- Exercise details
Retype exactly the lines below, starting with the line that contains "Roman Encounters The" and ending with the last line; leave out any pictures.

- Data for the task

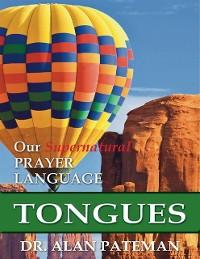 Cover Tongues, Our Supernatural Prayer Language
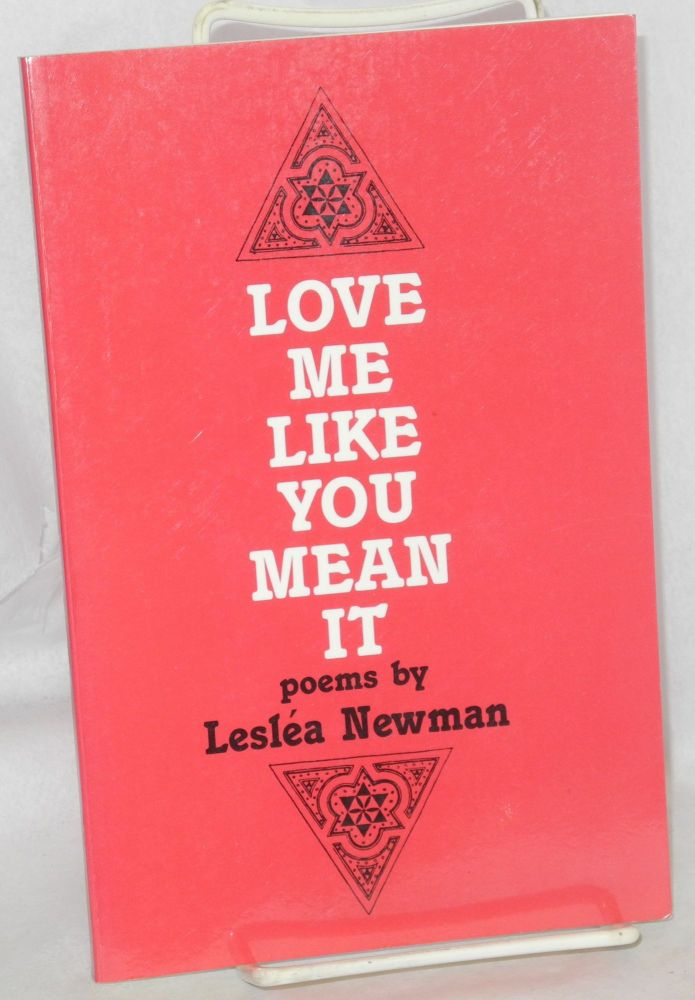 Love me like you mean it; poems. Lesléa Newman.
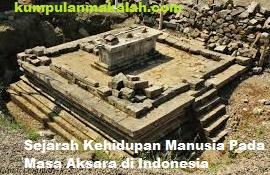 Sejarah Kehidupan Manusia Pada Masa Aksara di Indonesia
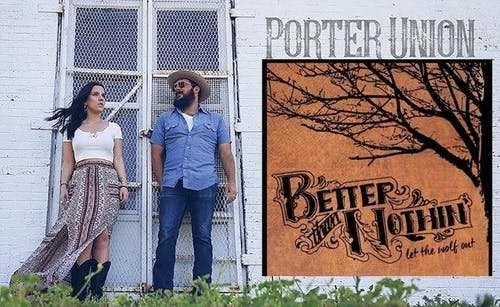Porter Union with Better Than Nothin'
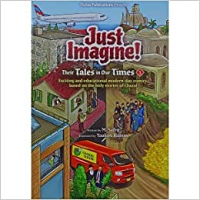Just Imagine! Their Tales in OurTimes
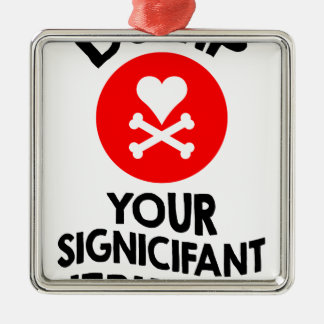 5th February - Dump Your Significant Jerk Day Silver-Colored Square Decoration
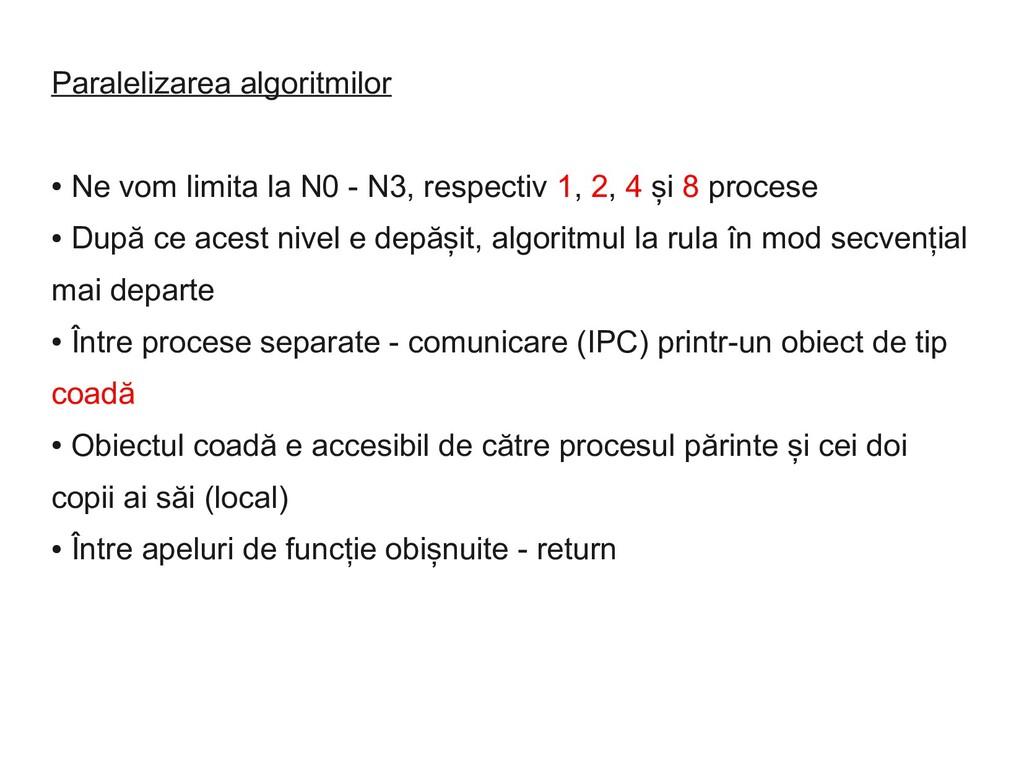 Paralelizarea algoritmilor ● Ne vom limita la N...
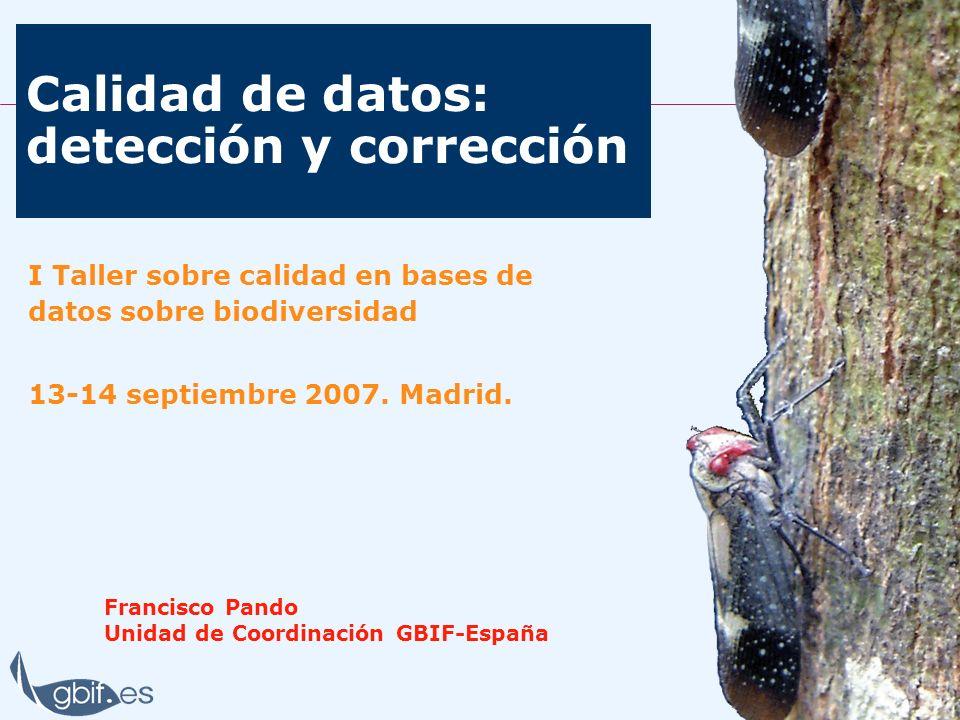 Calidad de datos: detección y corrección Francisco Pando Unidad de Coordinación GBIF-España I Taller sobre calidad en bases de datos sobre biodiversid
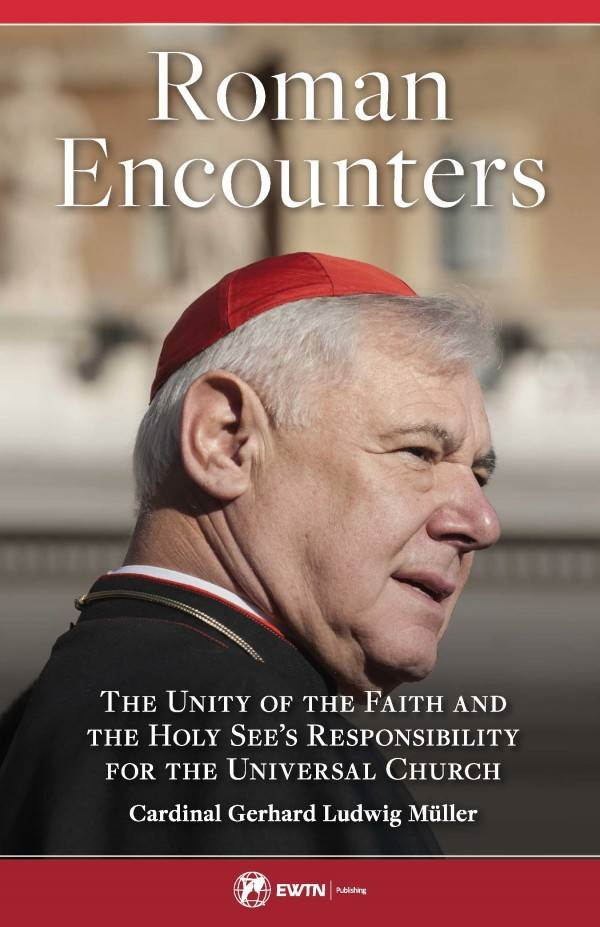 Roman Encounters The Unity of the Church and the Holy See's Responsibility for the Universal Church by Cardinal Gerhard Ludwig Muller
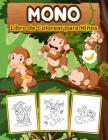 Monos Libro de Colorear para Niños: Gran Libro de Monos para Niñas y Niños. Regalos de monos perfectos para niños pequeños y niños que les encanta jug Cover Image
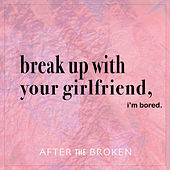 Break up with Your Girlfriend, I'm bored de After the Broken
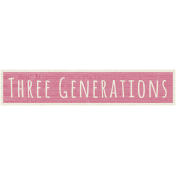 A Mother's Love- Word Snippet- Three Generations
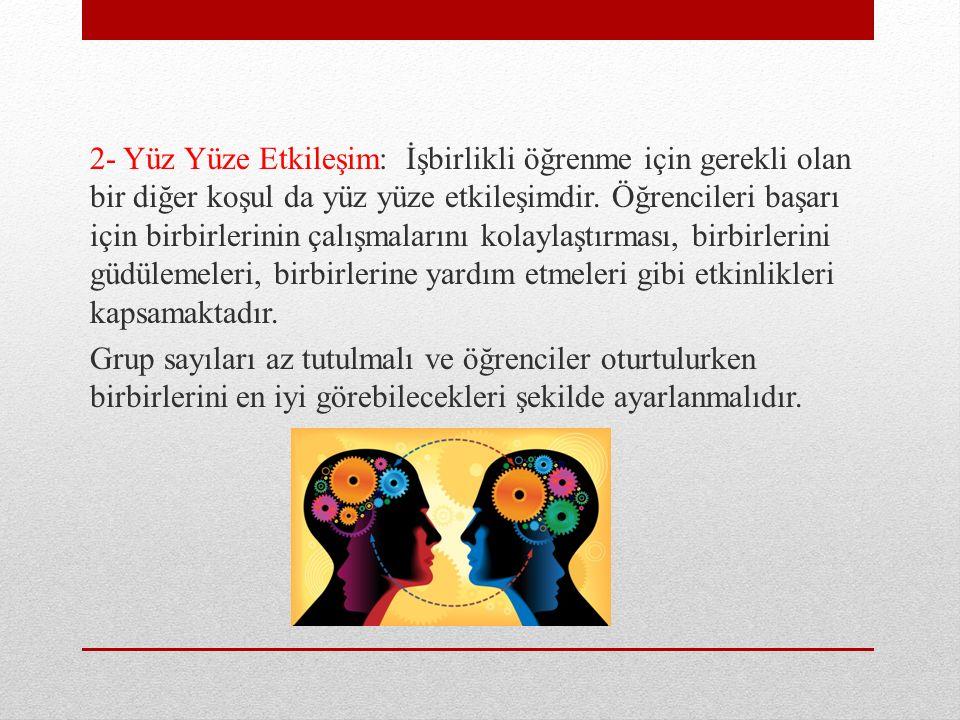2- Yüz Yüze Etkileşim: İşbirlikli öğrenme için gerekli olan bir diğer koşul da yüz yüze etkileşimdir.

- The completed task
 Roman Encounters The Unity of the Church and the Holy See's Responsibility for the Universal Church by Cardinal Gerhard Ludwig Muller
 Monos Libro de Colorear para Niños: Gran Libro de Monos para Niñas y Niños. Regalos de monos perfectos para niños pequeños y niños que les encanta jug Cover Image
 Break up with Your Girlfriend, I'm bored de After the Broken
 A Mother's Love- Word Snippet- Three Generations
2- Yüz Yüze Etkileşim: İşbirlikli öğrenme için gerekli olan bir diğer koşul da yüz yüze etkileşimdir.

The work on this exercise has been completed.